Dördüncü evre olan “depresyon“ aşamasında artık durum idrak edilmiştir ama kişiyi aynı zamanda büyük bir mutsuzluk sarar. Kişi kendini hayattan soyutlar, uyku düzeni bozulur, hayattan keyif almama başlar, kişi hiçbir şey yapmak istemez, her şeye kayıtsız hal ve davranışlar içinde depresif duygu durumuna bürünür. Yas sürecine girmiş olan kişiler psikolojik destek almaya genellikle işte bu “depresyon” aşamasında karar verirler.
Beşinci ve son evre ise “kabullenme” aşamasıdır. Bu aşamada artık durum hazmedilmiş ve kişi normal hayatına dönmüştür. Aşırı üzüntü, acı, çökkünlük gibi olumsuz duygular eğer kayıptan 3 ila 6 ay sonra hiç azalmadan hala sürüyorsa; kişinin çökkün halinde hiçbir değişim olmuyorsa; hatta durum daha da şiddetli bir hale gelmişse, bu kadar uzayan bir süreç artık “yas’ın beş evresi” kapsamında düşünülmemelidir ve artık profesyonel destek alınmasını gerektirir.
Yas deneyimi başta da bahsedildiği gibi benzersiz, karmaşık ve kişiseldir. Hissedilen üzüntü sevilen birinin ölümüyle ilgili olabilir, bir boşanma veya iş kaybı gibi bir yaşam değişikliğini içerebilir. Kültürünüz, kişiliğiniz ve deneyiminiz yas tutma sürecini doğrudan etkiler. Biz uzmanlar, sizin ihtiyaçlarınızı gözeterek tedaviyi size özel olarak tasarlarız.

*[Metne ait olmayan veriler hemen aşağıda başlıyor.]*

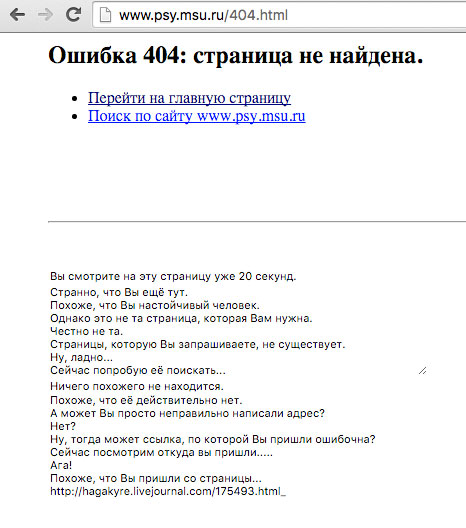 www.psy.msu.ru/404.html

Ошибка 404: страница не найдена.

- Перейти на главную страницу
- Поиск по сайту www.psy.msu.ru

Вы смотрите на эту страницу уже 20 секунд.
Странно, что Вы ещё тут.
Похоже, что Вы настойчивый человек.
Однако это не та страница, которая Вам нужна.
Честно не та.
Страницы, которую Вы запрашиваете, не существует.
Ну, ладно...
Сейчас попробую её поискать...
Ничего похожего не находится.
Похоже, что её действительно нет.
А может Вы просто неправильно написали адрес?
Нет?
Ну, тогда может ссылка, по которой Вы пришли ошибочна?
Сейчас посмотрим откуда вы пришли.....
Ага!
Похоже, что Вы пришли со страницы...
http://hagakyre.livejournal.com/175493.html_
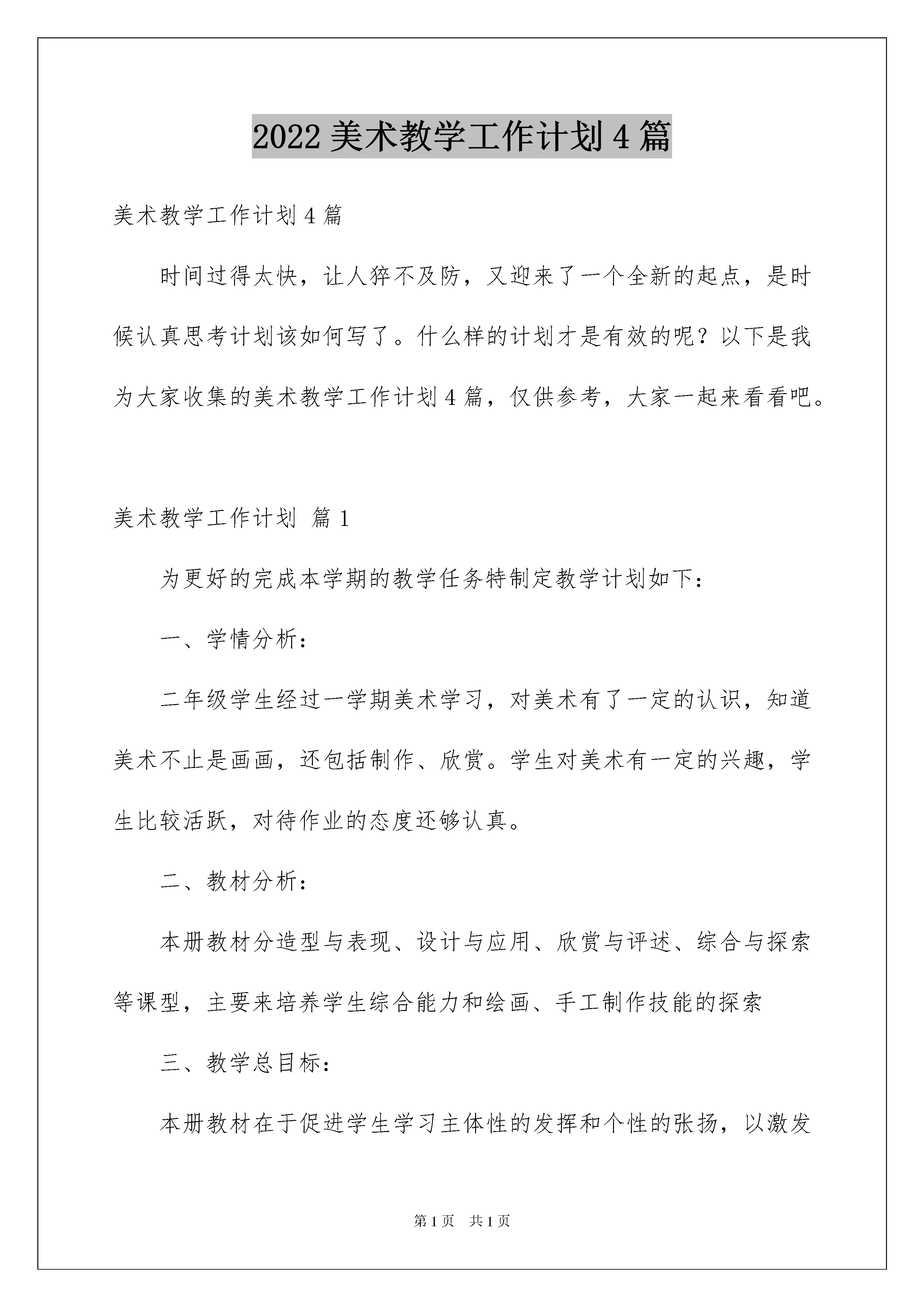 2022 美术教学工作计划 4 篇

美术教学工作计划 4 篇

时间过得太快，让人猝不及防，又迎来了一个全新的起点，是时候认真思考计划该如何写了。什么样的计划才是有效的呢？以下是我为大家收集的美术教学工作计划 4 篇，仅供参考，大家一起来看看吧。

美术教学工作计划 篇 1

为更好的完成本学期的教学任务特制定教学计划如下：

一、学情分析：

二年级学生经过一学期美术学习，对美术有了一定的认识，知道美术不止是画画，还包括制作、欣赏。学生对美术有一定的兴趣，学生比较活跃，对待作业的态度还够认真。

二、教材分析：

本册教材分造型与表现、设计与应用、欣赏与评述、综合与探索等课型，主要来培养学生综合能力和绘画、手工制作技能的探索

三、教学总目标：

本册教材在于促进学生学习主体性的发挥和个性的张扬，以激发

第 1 页 共 1 页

Terapinin amacı yitirdiğiniz kişiyle sağlıklı bağlantıları sürdürmenize yardımcı olmak olabilir. Birçok insan yas sürecinde sevdiklerinden bahsederken duygusal boşalma yaşar. Olumlu anılara dönelik yapılan yansıtma, kayıp kişi ile bağınızı güçlendirebilir. Sevdiğiniz kişiyle bağlantınızı teyit ettiğinizde ise kaybınız size daha az acı hissettirecektir.
Ortak yapılan terapiler de yas süreci yaşayan kişiler için uygundur. Grup terapisinde, düşüncelerinizi ve hislerinizi bu süreci yaşayan diğer kişilerle paylaşarak daha kolay teselli bulabilirsiniz. Örneğin; bu durumda yapılacak olan aile terapisinin hedefi yitirilen aile üyesinin kaybına uyum sağlamak olacaktır.
Bununla birlikte, bazı kişiler kaybettiklerine aşırı derecede bağlı olabilirler. Yaşadıkları derin üzüntüyle umutsuzluğa kapılıp, kaybettiklerine ulaşmak arzusuyla intihar eğilimi geliştirebilirler . Bu durumda yapılacak olan terapi sevdikleriniz olmadan hayata uyum sağlamanızı hedefler. Aynı zamanda, hayatta kalan sevdikleriniz ve ailenizle bağlarınızı güçlendirmenize de yardımcı olur.
Terapide diğer bir ortak amaç da duygularınızı işlemektir. Toplum, belirli bir şekilde yas tuttuğunuz için sizi damgalayabilir. Fakat terapide, hislerinizi yargısız bir şekilde ifade edebilirsiniz. Dolayısıyla, kaybettiğiniz kişiyle ilgili hissettiğiniz herhangi bir suçluluk duygusunu veya pişmanlığı birlikte ele alabilir, bu süreci sizin en az zararı alacağınız şekilde birlikte yönetebiliriz.